Vorliegender Textauszug:
○ ○ ○ ○

Den düsteren Globalanalysen setzte Paul Singer funktionierende Beispiele aus der Solidarwirtschaft entgegen. „Wir müssen auch über kurzfristige Lösungen reden“, sagte der austrobrasilianische Ökonom, der seit 2003 als Staatssekretär für solidarische Ökonomie amtiert. 2007 waren über 1,7 Millionen BrasilianerInnen in 22 000 Kooperativen beschäftigt, berichtete er, und Jahr für Jahr kämen Tausende selbstverwaltete Betriebe hinzu.

Der bolivianische UN-Botschafter Pablo Solón warb für den Weltgipfel der Völker über den Klimawandel und die Rechte der Mutter Erde, der vom 19. bis 22. April in Cochabamba stattfindet. “Wir dürfen nicht zulassen, dass der Kapitalismus die Erde vollends zerstört”, sagte Solón. “Die Rechte der Menschheit können nur garantiert werden, wenn wir die Rechte der Mutter Erde respektieren”. In Cochabamba solle eine “Allgemeine Erklärung der Naturrechte” ausgearbeitet werden, denn “wir dürfen die Natur nicht länger wie einen Sklaven behandeln”.

○ ○ ○ ○

Dargestellte Daten:

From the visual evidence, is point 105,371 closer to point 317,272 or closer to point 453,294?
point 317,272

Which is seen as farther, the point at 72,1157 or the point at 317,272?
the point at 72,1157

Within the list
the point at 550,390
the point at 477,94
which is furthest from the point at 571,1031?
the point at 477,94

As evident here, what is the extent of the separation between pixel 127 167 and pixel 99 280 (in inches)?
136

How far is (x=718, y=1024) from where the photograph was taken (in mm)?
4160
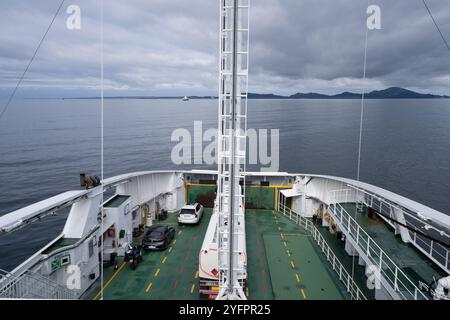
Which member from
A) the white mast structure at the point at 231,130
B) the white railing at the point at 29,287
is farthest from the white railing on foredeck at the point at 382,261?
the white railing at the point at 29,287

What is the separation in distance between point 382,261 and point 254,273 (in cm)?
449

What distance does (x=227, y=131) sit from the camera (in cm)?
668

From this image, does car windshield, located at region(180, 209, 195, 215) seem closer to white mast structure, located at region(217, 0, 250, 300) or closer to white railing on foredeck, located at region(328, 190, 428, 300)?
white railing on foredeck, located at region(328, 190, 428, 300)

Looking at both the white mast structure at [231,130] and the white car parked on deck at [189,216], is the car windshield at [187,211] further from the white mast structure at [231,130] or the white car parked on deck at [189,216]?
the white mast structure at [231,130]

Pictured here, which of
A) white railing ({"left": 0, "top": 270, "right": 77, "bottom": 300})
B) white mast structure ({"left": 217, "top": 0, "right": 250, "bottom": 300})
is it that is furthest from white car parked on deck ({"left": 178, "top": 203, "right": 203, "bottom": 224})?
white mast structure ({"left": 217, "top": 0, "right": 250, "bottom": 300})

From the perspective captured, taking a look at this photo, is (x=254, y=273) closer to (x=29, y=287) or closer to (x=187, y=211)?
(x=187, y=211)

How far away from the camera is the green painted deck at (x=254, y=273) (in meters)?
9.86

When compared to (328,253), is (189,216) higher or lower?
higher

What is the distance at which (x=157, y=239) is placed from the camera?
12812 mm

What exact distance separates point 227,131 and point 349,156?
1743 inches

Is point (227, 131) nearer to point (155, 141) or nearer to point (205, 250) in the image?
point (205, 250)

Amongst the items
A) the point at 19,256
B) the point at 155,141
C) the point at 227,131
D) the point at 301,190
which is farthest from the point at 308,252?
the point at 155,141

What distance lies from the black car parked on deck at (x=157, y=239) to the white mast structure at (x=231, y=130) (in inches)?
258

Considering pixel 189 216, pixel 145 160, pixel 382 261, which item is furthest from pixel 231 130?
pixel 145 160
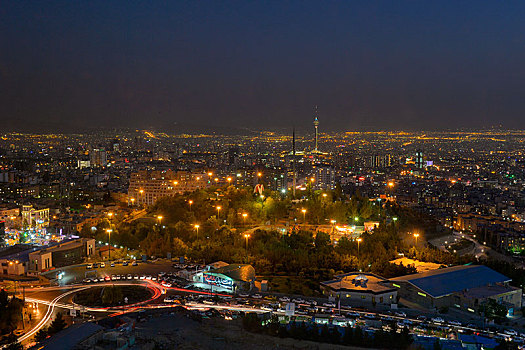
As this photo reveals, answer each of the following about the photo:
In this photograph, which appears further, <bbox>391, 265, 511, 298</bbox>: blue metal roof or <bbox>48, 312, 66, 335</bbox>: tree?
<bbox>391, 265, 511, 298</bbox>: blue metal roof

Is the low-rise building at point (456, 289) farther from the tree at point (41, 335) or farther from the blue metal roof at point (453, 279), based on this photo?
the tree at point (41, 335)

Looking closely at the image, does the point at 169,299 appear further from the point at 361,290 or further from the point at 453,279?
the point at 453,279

○ ○ ○ ○

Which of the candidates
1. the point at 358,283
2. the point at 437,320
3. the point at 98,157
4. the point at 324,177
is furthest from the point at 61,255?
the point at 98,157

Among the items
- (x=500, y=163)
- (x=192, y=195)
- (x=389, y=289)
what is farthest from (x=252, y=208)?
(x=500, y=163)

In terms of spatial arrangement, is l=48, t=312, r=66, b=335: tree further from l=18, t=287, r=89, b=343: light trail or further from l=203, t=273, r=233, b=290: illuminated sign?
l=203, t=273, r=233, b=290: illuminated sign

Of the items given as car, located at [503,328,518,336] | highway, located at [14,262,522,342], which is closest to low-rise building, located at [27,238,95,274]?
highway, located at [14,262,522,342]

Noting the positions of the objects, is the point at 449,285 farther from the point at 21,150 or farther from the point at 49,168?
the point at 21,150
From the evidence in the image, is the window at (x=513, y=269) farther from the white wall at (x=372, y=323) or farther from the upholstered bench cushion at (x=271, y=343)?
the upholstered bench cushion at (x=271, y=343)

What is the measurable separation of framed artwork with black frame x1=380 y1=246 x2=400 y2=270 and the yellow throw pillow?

○ ○ ○ ○

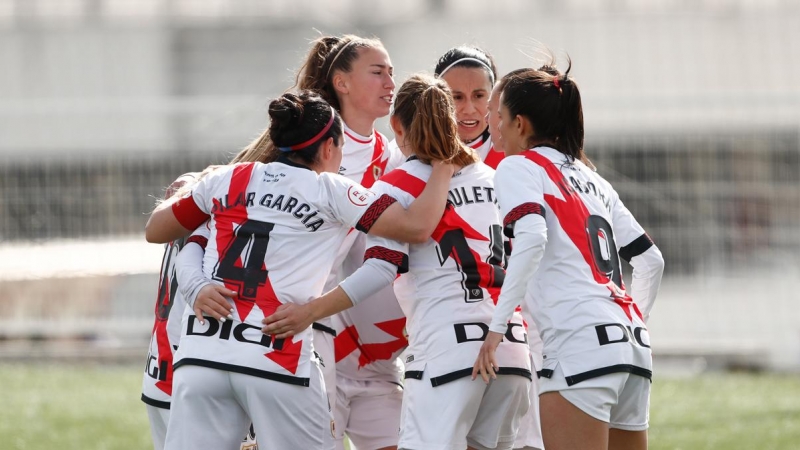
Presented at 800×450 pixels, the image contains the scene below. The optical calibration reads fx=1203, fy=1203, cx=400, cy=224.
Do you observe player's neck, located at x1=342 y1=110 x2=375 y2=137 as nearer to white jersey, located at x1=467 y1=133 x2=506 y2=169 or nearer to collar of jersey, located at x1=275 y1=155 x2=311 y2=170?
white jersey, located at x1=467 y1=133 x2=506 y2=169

○ ○ ○ ○

Aufgaben:
1. Beantworte anhand des Textauszugs über Paul Singer und Pablo Solón die folgenden Fragen:
(a) Seit welchem Jahr amtiert Paul Singer als Staatssekretär für solidarische Ökonomie?
(b) In wie vielen Kooperativen waren 2007 laut Singer BrasilianerInnen beschäftigt?
(c) In welchem Zeitraum und an welchem Ort findet der Weltgipfel der Völker über den Klimawandel statt?
2. Gib aus dem Textauszug über Paul Singer und Pablo Solón den Abschnitt wortgetreu wieder, der mit „Den düsteren Globalanalysen“ beginnt und nach „selbstverwaltete Betriebe hinzu.“ endet.
3. Führe den Textauszug über Paul Singer und Pablo Solón im Anschluss an seinen letzten Satz weiter.

Lösungen je Aufgabe:
1.
(a) Seit 2003.
(b) In 22 000 Kooperativen.
(c) Vom 19. bis 22. April in Cochabamba.

2.
Den düsteren Globalanalysen setzte Paul Singer funktionierende Beispiele aus der Solidarwirtschaft entgegen. „Wir müssen auch über kurzfristige Lösungen reden“, sagte der austrobrasilianische Ökonom, der seit 2003 als Staatssekretär für solidarische Ökonomie amtiert. 2007 waren über 1,7 Millionen BrasilianerInnen in 22 000 Kooperativen beschäftigt, berichtete er, und Jahr für Jahr kämen Tausende selbstverwaltete Betriebe hinzu.

3.
Auch Solón bekannte sich zum “Guten Leben”, das er als “Teilen statt Wettbewerb” umschrieb. “Gegen die Folgen des Klimawandels stellt man 10 Milliarden Dollar bereit, für den Krieg 1,3 Billionen”, hob er hervor und stellte das Projekt von Evo Morales vor, der sich für ein weltweites Referendum über solche Prioritäten einsetzt.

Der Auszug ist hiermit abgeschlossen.